Instructively, insecurity anywhere is insecurity everywhere in Nigeria, as the endless bloodletting in the North-east, from insurgency and banditry, and kidnapping in the North-west, eloquently indicate. Their victims cut across the ethno-sectarian mix. This being true and self-evident, the weekly mayhem in the South-east should be viewed accordingly by the authorities, who must find ways to end it.

South-east governors should work together to find a solution to the IPOB conundrum. The hoodlums’ irrational warning to WAEC, a regional body, not to conduct its Mathematics examination in the entire South-East on 30 May was a most cruel attempt to ruin the future of students from the region and education. It must not be allowed to repeat.
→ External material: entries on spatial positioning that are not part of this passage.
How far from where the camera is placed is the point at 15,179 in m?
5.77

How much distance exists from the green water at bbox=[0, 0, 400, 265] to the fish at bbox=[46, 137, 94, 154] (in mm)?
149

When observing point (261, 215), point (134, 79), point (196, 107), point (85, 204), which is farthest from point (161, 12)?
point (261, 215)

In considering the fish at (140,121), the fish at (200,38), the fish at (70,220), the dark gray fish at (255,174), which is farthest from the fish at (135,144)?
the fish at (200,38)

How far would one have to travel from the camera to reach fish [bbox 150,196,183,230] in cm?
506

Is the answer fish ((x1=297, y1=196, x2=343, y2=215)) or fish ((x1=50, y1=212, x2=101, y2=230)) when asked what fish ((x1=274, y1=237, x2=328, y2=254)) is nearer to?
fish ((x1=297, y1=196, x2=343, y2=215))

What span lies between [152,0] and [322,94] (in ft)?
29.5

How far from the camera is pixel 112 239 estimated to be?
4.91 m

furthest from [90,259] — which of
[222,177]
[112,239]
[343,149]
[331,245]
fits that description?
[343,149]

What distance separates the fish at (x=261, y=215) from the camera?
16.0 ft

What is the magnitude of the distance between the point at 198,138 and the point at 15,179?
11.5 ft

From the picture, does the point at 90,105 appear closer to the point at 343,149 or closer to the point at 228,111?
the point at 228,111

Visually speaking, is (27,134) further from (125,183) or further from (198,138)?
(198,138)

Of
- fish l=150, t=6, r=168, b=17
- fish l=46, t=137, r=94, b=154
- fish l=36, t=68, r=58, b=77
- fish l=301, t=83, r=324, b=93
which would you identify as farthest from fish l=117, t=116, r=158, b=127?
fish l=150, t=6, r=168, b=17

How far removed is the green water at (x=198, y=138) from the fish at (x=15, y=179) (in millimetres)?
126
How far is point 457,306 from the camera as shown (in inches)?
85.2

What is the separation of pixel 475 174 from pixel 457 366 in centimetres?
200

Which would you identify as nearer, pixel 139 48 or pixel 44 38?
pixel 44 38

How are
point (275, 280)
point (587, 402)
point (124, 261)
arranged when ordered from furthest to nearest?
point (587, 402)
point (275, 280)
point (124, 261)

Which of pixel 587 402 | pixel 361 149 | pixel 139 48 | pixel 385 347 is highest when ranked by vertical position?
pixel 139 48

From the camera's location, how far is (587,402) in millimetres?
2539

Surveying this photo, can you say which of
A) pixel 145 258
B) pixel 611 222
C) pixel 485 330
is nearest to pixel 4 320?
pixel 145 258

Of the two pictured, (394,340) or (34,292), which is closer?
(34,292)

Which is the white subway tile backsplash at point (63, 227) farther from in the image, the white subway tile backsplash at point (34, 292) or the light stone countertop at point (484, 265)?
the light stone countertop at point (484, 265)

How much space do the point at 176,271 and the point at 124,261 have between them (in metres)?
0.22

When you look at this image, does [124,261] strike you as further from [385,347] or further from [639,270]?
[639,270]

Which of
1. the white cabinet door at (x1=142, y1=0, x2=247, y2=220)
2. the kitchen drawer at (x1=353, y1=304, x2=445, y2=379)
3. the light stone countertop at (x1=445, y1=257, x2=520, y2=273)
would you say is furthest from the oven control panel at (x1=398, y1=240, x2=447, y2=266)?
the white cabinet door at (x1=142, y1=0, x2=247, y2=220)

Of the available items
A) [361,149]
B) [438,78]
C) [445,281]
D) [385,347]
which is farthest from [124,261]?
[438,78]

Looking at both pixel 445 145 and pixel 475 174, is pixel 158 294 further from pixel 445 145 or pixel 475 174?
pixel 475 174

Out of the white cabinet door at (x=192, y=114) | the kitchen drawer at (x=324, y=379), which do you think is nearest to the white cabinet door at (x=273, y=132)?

Many private businesses: trailers, goods, buses and shops belonging to diverse Nigerians have been burnt by IPOB. Banks operations are frozen each Monday or any other day that IPOB abridges people’s movement because of Nnamdi Kalu’s trial. As a result, Abuja should appreciate the import of Aba, Onitsha and Nnewi in the economic calculus or growth of Nigeria’s GDP and take pragmatic steps to end the IPOB spell on the South-east. Mr President, a legal resolution of the Kalu case, it seems to us, is a long shot. This IPOB quagmire should not endure any longer!